What to work on:
A - Answer these questions using the linear algebra exam, giving each answer on its own line marked like its question:
(i) Which vector spans the subspace W in question 1?
(ii) What formula defines the quadratic form Q in question 6?
(iii) How many marks is part (b) of question 7 worth?
B - List every vector in the linear algebra exam that is written out as a triple of numbers.
C - Output the part of the linear algebra exam that opens with the words containing "4. Show that" and closes with "of \(\ann U\).".

━━ Text segment ━━

1. Define subspaces \(U,W\leq \R ^3\) by:

\begin{equation*} U=\Span {(1,1,1),(1,2,0)},\qquad W=\Span {(1,0,2)}. \end{equation*}

Is the sum \(U+W\) direct? (You must justify your answer.) [4]

2. With \(U\leq \R ^{3}\) as in question 1, \(v=(1,2,3)\) and \(w=(0,2,1)\), is \(v\equiv w\mod U\)? (You must justify your answer.) [4]

3. For \(x,y\in \C ^{3}\), let

\begin{equation*} \ip {x,y}=x_1y_1+x_2y_2+\bar {x}_3y_3. \end{equation*}

Is \(\ip {\,\, ,\,}\) an inner product on \(\C ^3\)? (You must justify your answer.) [4]

4. Show that \(A\in M_{2\times 2}(\C )\) given by

\begin{equation*} \frac {1}{\sqrt {5}} \begin{pmatrix} 1&2i\\2i&1 \end {pmatrix} \end{equation*}

is a unitary matrix and compute its eigenvalues. [4]

5. With \(U\leq \R ^3\) as in question 1, write down a non-zero element of \(\ann U\).

Hint: any \(\alpha \in (\R ^{3})^{*}\) is of the form \(\alpha (x)=\alpha _1x_1+\alpha _2x_2+\alpha _3x_3\). [4]

6. Define a quadratic form Q on \(\R ^2\) by

\begin{equation*} Q(x)=4x_1^2+4x_1x_2+x_2^2. \end{equation*}

Compute the rank and signature of \(Q\). [4]

7. Let \(V\) be a vector space over a field \(\F \).

• (a) Let \(\lst {V}1k\leq V\) be subspaces of \(V\).

  Show that the sum \(\plst {V}1k\) is direct if and only if, whenever \(v_i\in V_i\), \(1\leq i\leq k\), satisfy

  \(\seteqnumber{0}{}{0}\)

  \begin{equation*} \plst {v}1k=0 \end{equation*}

  then each \(v_i=0\). [6]

• (b) Let \(u,w\in V\) and \(V_1,V_2\leq V\) subspaces such that \(u+V_1=w+V_2\).

  Prove that \(V_1=V_2\). [6]

• (c) Let \(\alpha \in V^{*}\) be non-zero. Prove that

  \(\seteqnumber{0}{}{0}\)

  \begin{equation*} \dim (V/\ker \alpha ) =1. \end{equation*}

  [6]

8.

• (a) Let \(a,b,c,d,e\) be positive real numbers. Show that

  \(\seteqnumber{0}{}{0}\)

━━━
━━ Given information ━━

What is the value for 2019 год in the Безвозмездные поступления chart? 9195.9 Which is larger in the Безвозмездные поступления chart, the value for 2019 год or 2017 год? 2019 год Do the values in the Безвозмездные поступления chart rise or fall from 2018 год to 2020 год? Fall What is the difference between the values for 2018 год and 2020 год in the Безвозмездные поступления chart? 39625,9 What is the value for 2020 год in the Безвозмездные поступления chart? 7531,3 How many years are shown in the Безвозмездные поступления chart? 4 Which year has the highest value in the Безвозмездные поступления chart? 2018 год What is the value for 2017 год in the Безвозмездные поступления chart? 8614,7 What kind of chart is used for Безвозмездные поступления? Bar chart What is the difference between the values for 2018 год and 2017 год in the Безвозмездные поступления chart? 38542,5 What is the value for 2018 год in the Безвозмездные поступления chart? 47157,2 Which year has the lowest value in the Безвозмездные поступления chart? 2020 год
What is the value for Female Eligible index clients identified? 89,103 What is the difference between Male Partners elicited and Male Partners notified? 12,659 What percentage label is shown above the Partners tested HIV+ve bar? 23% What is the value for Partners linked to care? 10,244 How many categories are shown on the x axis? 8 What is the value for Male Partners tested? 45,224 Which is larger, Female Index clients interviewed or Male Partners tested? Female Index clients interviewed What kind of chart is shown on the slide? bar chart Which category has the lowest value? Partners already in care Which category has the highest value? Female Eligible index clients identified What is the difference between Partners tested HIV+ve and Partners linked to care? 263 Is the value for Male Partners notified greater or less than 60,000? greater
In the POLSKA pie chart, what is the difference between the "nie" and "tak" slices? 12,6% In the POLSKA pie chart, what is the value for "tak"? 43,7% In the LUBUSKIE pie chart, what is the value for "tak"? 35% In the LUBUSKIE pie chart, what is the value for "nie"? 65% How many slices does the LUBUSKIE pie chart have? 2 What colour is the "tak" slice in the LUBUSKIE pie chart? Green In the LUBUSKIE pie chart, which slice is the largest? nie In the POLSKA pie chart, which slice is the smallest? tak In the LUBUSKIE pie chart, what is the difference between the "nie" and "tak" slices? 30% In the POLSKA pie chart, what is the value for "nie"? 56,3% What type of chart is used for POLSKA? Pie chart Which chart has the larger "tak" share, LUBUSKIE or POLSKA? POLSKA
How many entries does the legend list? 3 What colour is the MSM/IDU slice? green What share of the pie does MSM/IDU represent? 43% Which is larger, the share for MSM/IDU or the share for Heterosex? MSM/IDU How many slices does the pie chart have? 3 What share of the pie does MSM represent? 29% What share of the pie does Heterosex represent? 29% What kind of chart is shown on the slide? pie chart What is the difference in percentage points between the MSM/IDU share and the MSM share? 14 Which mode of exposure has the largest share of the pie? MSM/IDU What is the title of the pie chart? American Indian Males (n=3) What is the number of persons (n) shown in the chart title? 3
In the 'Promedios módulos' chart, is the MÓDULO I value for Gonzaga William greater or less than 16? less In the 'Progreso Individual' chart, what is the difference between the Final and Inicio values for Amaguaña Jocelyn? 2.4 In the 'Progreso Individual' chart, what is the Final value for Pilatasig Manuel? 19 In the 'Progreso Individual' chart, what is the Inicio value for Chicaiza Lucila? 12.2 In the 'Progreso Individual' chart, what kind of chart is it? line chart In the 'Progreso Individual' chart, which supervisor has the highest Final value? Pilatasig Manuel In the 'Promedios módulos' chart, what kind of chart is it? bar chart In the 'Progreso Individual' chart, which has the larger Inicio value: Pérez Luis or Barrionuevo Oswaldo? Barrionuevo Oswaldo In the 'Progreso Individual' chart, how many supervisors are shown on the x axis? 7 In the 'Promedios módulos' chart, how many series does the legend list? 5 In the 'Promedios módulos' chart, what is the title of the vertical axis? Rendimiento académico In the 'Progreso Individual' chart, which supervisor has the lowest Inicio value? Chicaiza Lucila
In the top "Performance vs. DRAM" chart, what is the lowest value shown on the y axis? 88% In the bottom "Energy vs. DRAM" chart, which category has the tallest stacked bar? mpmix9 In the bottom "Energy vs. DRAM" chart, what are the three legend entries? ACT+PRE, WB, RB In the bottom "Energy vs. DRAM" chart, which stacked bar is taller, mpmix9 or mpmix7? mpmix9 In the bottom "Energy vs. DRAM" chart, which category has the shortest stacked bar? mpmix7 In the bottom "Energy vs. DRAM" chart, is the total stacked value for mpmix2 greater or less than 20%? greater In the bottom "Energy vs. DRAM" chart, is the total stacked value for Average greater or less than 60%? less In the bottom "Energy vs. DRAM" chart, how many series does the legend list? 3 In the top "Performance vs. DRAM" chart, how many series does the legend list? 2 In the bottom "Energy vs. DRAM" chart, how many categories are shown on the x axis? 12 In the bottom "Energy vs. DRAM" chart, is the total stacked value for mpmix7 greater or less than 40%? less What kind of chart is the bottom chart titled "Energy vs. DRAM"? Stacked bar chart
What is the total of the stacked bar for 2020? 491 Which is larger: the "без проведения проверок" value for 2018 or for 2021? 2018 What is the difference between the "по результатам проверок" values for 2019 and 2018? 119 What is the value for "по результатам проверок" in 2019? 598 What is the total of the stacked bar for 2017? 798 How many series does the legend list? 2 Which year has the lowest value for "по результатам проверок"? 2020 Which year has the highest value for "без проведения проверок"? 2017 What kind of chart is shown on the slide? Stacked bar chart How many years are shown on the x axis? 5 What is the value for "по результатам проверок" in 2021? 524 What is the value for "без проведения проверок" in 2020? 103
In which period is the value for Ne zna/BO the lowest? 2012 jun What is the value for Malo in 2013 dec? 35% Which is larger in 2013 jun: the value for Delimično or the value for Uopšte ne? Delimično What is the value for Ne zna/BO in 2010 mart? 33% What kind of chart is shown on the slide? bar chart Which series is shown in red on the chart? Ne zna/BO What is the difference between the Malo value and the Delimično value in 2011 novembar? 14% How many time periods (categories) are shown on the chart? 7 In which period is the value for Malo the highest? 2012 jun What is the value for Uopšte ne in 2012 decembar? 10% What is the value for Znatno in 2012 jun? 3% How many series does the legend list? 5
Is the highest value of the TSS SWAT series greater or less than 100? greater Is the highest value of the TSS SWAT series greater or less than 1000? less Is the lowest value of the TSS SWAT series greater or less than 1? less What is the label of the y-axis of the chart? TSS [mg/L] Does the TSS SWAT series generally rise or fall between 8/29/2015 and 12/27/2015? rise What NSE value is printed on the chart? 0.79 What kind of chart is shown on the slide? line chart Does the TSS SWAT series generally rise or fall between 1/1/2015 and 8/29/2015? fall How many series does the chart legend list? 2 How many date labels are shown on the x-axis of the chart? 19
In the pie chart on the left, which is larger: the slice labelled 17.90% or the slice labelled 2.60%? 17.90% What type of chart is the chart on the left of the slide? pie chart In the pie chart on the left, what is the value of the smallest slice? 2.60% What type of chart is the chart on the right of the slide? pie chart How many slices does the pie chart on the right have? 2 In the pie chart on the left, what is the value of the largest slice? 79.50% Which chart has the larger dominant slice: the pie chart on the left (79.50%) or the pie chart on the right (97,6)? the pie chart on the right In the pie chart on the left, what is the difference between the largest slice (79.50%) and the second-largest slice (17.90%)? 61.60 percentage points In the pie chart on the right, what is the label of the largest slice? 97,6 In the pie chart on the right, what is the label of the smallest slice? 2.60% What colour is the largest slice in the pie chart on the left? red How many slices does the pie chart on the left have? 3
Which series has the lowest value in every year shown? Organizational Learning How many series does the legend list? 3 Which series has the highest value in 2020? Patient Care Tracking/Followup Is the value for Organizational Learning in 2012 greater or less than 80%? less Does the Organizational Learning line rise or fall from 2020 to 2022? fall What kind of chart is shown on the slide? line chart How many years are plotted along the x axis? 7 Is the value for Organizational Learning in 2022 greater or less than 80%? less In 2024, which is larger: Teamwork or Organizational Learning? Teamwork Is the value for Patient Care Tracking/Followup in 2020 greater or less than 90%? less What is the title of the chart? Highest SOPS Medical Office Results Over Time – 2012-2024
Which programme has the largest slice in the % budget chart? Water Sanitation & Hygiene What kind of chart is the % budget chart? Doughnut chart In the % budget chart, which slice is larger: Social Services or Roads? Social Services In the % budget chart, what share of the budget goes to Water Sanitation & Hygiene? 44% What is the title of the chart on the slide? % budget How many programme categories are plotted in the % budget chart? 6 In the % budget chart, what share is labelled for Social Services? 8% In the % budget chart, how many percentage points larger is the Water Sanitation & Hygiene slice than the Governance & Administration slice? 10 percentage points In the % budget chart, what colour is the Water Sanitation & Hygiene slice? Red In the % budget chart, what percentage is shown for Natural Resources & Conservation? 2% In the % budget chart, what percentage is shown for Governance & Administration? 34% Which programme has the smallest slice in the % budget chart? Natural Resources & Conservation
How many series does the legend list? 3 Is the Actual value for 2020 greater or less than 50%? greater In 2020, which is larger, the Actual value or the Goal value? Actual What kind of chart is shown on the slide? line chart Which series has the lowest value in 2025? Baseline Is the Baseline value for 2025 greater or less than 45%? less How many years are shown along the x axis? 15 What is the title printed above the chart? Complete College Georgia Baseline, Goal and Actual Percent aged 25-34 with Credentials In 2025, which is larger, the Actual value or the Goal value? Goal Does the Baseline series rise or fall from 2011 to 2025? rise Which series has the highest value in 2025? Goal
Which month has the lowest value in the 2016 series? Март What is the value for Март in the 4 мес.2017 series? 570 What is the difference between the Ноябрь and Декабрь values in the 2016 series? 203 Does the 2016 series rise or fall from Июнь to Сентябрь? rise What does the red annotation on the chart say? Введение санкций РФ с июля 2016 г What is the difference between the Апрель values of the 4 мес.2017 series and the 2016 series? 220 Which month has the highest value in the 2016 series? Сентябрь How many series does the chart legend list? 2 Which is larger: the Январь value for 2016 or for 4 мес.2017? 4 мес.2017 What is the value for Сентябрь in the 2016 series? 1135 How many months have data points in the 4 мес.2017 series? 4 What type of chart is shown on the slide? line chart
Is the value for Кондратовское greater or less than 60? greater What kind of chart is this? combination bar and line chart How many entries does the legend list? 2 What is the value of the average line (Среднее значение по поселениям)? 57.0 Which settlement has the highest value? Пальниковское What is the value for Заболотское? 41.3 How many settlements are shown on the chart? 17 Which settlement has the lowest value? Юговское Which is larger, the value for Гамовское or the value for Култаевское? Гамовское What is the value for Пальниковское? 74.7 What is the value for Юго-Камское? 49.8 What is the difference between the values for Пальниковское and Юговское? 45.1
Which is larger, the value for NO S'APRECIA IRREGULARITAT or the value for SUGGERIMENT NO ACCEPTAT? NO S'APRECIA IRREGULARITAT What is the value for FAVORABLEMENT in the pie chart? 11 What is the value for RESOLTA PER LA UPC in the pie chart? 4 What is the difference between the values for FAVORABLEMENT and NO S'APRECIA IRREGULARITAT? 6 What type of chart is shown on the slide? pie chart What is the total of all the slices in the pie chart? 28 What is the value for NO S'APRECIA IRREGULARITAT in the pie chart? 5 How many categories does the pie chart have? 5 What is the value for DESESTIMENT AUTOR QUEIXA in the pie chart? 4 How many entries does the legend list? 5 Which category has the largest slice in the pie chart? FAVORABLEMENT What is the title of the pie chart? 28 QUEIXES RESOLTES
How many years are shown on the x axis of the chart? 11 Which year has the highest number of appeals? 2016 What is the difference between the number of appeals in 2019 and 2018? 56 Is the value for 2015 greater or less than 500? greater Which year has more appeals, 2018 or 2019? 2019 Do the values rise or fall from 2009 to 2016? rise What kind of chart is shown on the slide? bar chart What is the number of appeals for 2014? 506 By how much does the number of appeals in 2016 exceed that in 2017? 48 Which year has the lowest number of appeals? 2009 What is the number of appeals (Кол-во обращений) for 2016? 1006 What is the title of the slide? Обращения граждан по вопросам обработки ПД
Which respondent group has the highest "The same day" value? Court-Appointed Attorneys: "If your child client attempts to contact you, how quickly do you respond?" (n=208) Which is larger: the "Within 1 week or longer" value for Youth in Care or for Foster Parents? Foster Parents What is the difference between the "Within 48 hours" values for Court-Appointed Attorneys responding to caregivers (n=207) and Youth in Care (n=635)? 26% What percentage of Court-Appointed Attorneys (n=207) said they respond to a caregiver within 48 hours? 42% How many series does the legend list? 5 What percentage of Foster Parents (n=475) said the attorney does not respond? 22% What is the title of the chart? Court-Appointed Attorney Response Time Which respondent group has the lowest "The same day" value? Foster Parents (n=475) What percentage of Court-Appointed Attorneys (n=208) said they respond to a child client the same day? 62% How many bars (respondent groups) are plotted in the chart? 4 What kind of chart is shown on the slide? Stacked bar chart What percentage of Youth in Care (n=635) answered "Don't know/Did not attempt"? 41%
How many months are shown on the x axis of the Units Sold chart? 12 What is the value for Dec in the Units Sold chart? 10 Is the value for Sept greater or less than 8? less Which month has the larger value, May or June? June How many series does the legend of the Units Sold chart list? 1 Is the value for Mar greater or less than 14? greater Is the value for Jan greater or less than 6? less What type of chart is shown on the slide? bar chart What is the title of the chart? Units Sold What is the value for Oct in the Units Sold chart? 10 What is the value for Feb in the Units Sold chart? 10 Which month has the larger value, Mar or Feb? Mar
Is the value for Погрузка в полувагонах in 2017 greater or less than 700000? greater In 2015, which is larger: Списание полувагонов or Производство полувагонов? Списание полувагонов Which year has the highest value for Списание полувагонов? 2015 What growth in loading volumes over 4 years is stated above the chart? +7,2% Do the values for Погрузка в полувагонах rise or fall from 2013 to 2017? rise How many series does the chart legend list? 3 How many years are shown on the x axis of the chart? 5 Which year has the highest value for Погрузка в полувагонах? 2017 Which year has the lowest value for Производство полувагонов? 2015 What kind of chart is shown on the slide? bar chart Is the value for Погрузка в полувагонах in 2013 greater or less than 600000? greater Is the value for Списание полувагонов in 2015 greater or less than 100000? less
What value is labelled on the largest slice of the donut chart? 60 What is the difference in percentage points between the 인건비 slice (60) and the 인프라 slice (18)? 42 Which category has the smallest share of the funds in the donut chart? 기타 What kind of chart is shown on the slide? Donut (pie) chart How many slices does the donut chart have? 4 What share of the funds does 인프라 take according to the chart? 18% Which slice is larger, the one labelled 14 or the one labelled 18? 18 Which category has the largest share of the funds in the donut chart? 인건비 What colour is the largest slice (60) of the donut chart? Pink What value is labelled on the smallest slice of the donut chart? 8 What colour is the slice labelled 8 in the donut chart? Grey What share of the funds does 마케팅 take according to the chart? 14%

━━━

Answers:
A -
(i) (1,0,2)
(ii) Q(x) = 4x₁² + 4x₁x₂ + x₂²
(iii) 6

B -
(1,1,1)
(1,2,0)
(1,0,2)
(1,2,3)
(0,2,1)

C -
4. Show that \(A\in M_{2\times 2}(\C )\) given by

\begin{equation*} \frac {1}{\sqrt {5}} \begin{pmatrix} 1&2i\\2i&1 \end {pmatrix} \end{equation*}

is a unitary matrix and compute its eigenvalues. [4]

5. With \(U\leq \R ^3\) as in question 1, write down a non-zero element of \(\ann U\).